By Sylvio Deluca
It is hard to imagine it was 23 years ago that the very first outdoor digital board went up in Canada.
Let’s go back to the beginning. The year was 1999 and a little-known manufacturing company called Tribar, who was specializing in speed radar guns of all things, put up a massive digital board on the Gardiner Expressway in Toronto. Here is the fascinating part—while this board was obviously intended to generate advertiser activity, its primary purpose was to serve as a video screen for sports venue owners across the U.S. and Canada. Sports arena bigwigs were flown into Toronto and taken on a very casual drive along the Gardiner Expressway. This is where this “bright, shiny new technological marvel” would capture their eye and attention. The same as it is doing with audiences today.
What is also remarkable is none of the early pioneers in the outdoor digital category exist today. The likes of Hi There Media, Lightvision, Wild on Media, OBN, Media Alternatives and, of course, Tribar, have all been either acquired or sold their assets to current media owners.
The formative years of outdoor digital faced some challenges. All of the media owners had minimal placements, coverage was limited to Toronto, southwestern Ontario, and Vancouver, and the boards were all different sizes.

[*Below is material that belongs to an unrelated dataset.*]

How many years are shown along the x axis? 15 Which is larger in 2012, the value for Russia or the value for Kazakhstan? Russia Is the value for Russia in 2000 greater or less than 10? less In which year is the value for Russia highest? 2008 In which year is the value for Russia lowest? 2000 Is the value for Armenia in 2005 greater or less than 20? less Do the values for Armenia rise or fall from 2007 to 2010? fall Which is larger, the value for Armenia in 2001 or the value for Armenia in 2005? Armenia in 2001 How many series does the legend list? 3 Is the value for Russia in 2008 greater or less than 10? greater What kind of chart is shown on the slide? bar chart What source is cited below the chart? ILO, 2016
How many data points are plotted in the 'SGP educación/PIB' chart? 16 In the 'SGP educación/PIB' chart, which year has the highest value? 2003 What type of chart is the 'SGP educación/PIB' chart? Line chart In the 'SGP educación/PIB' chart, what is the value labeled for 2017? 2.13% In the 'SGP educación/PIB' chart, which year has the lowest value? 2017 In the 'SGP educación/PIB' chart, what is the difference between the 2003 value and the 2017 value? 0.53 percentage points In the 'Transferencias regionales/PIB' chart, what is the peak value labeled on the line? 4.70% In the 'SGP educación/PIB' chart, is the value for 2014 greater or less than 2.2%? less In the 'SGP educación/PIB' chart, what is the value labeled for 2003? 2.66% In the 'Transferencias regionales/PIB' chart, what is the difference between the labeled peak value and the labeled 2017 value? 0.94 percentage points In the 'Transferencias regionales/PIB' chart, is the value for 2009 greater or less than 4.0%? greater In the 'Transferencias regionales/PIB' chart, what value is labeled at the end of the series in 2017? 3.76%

There were also different interpretations on what to call this new ad space. Was it video? Was it a TV? Was it outdoor broadcast? A few, such as Hi There Media and Media Alternatives, had some success in coming up with a generic branding name for this new category like Roadside TV or TV Boards. During the early 2000’s this worked, as TV was the king of the advertising world. Not much different than today, where digital is king, and outdoor digital is playing the same ‘name game.’

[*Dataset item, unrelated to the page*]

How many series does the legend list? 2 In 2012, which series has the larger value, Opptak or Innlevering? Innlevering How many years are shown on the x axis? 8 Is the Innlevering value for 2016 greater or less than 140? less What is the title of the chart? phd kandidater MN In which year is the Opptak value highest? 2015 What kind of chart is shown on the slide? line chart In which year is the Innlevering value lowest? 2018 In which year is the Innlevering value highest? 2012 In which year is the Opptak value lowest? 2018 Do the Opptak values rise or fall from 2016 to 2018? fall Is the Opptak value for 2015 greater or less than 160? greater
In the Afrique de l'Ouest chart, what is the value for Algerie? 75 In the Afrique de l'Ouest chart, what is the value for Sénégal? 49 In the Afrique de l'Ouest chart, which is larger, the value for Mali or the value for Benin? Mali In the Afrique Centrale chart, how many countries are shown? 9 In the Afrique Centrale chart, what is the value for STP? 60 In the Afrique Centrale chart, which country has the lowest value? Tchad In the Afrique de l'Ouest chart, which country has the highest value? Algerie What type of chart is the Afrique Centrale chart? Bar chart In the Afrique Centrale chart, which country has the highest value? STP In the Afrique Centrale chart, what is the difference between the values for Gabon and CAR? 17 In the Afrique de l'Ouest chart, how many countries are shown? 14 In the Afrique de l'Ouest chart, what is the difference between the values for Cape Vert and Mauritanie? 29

Like anything new, outdoor digital faced several questions by ad buyers and early scrutiny by government authorities. Buyers wanted to know if they could run a TV spot with audio (maybe they took that TV branding too seriously) or if they could only run on hot weather days, or if they could buy the whole ad loop and run a 60-second long form ad.

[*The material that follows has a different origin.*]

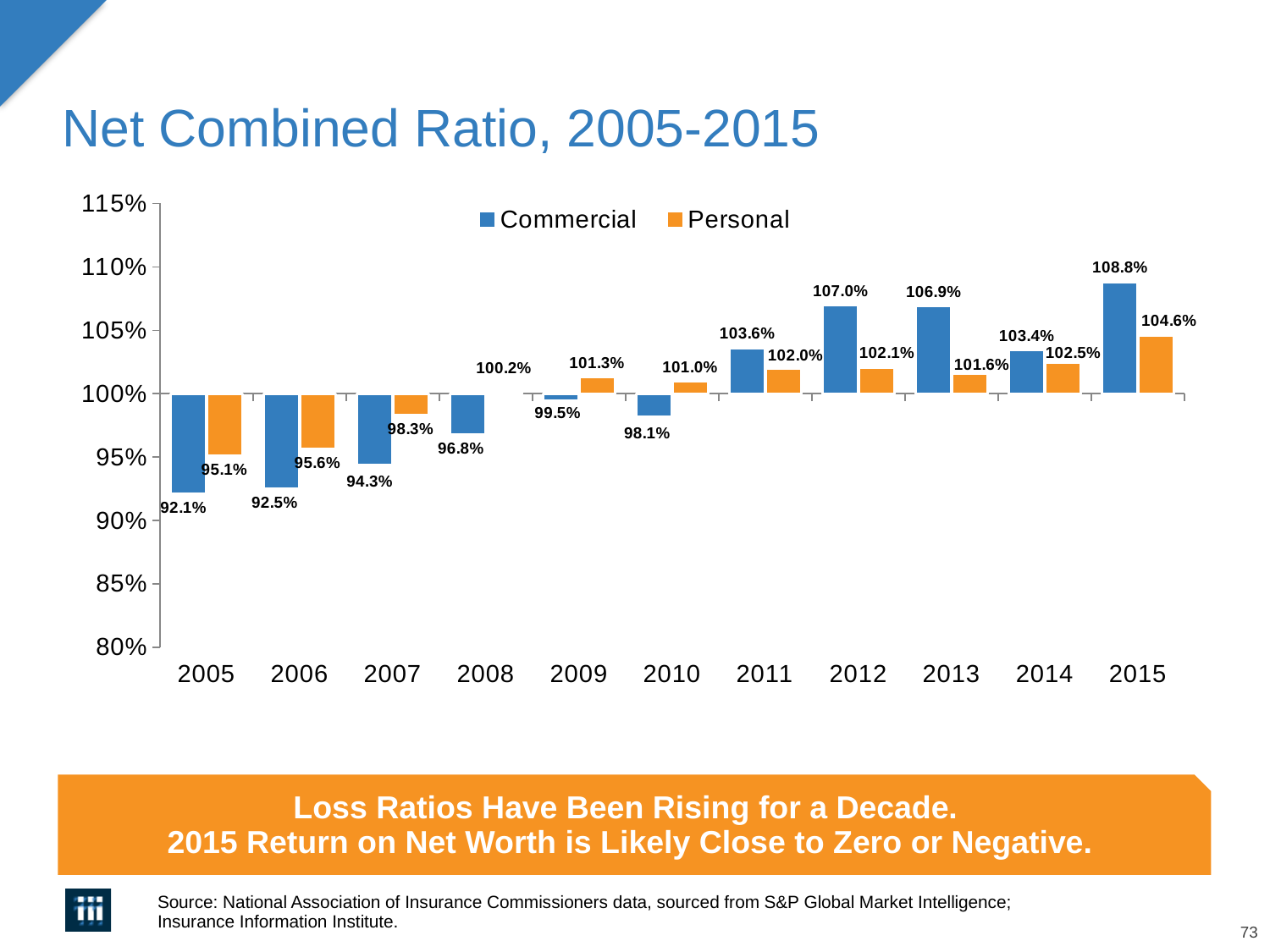
What is the Commercial net combined ratio for 2010? 98.1% What is the Personal net combined ratio for 2009? 101.3% How many series does the legend list? 2 In which year is the Personal net combined ratio lowest? 2005 Which series has the higher net combined ratio in 2007, Commercial or Personal? Personal What is the difference between the Commercial and Personal net combined ratios in 2012? 4.9% What is the Commercial net combined ratio for 2015? 108.8% How many years are shown on the x axis of the chart? 11 Is the Commercial net combined ratio for 2013 greater or less than 105%? greater What kind of chart is shown on the slide? Bar chart Does the Commercial net combined ratio generally rise or fall from 2005 to 2015? Rise In which year is the Commercial net combined ratio highest? 2015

However, the biggest question of all: do digital boards distract drivers and cause road accidents? After that first Gardiner Expressway board went up, there was uproar from the media, politicians, and members of anti-out-of-home (OOH) groups. How could local governments allow these massive, bright, full-motion boards on roadways? Surely, these boards would distract drivers and cause countless accidents and deaths. The early outdoor digital pioneers persevered and argued fact over conjecture. One year after the first Gardiner Expressway board went up, an Ontario Provincial Police (OPP) study reported a decrease in accidents on the Gardiner, year-over-year, not an increase. There was the proof. These boards did not cause car accidents or deaths. Over the years, this fact has been substantiated with countless studies and articles. However, it has not stopped groups from raising this very same concern in cities and towns putting up their very first digital boards, even today.